_Work task A_:
Print the portion of the essay on the Christian right and Donald Trump starting at "According to studies" and ending at "and religious freedom.".
_Work task B_:
Condense the paragraph of the essay on the Christian right and Donald Trump that begins "And now, with the President's saber-rattling" into a shorter version that keeps its main facts.

According to studies by both Gallup3 and Pew4, Republican support for Russia has doubled over the past few years. Ronald Reagan, who tagged the Soviets as “The Evil Empire,” and this pro-Russia activity would not have gone over well with him. This is remarkable, because Pat Robertson loved Ronald Reagan and viewed himself as advancing the Reagan legacy in his 1988 run for President. This is apparently not the case anymore, so long as Pat can have his conservative judges, Israel, and religious freedom. 

And now, with the President’s saber-rattling over a possible war with Iran, these same Christians will again be giving him their complete support. Iran is seen as Israel’s top enemy in the Middle East and represents Biblical Persia in terms of end times prophecy. One of the biggest problems Evangelicals had with Barack Obama was his efforts to deal with Iran as a nuclear power instead of taking a hardline position against the country. President Trump, however, and thanks to the support of Trump Christians, has a green light to even make war against Iran in the name of protecting Israel. 

The Gospel of Self is all over the relationship between the Christian right and Donald Trump. They helped elect a man with thoughts only of themselves and their relationship to the culture. Ignoring the red letters in the Bible, which charge Christ’s followers with care of the poor and the afflicted, these believers embrace the promises of a reprobate in the pursuit of their selfish gain. Pat Robertson was a Virginia aristocrat before he was anything else, and that backdrop forms the core of his politics. In his world, those who exhibit the worldly signs of success and happiness – primarily riches – are the ideal to which everyone should aspire. He preaches a form of good news that concerns believers not only after salvation, one that associates closeness with God to the blessings of possessions and ease in this life. Donald Trump personifies such a man, despite the immorality of his behavior towards women, his divorces, his bankruptcies, his language, his lies, and his overall character.

_Supplied data_:
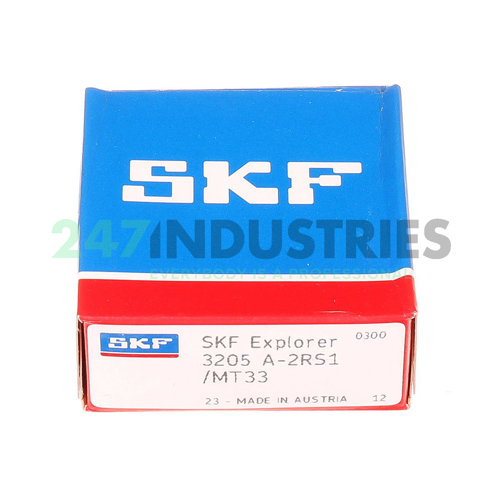 3205A-2RS1/MT33 SKF Image 2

_Answer section A_:
According to studies by both Gallup3 and Pew4, Republican support for Russia has doubled over the past few years. Ronald Reagan, who tagged the Soviets as “The Evil Empire,” and this pro-Russia activity would not have gone over well with him. This is remarkable, because Pat Robertson loved Ronald Reagan and viewed himself as advancing the Reagan legacy in his 1988 run for President. This is apparently not the case anymore, so long as Pat can have his conservative judges, Israel, and religious freedom.

_Answer section B_:
With the President threatening a possible war with Iran, the same Christians are expected once more to give him their complete support. Iran is seen as Israel's top enemy in the Middle East and as Biblical Persia in end-times prophecy. Evangelicals objected to Barack Obama's effort to deal with Iran as a nuclear power instead of taking a hardline position. President Trump, backed by Trump Christians, has a green light even to make war against Iran in the name of protecting Israel.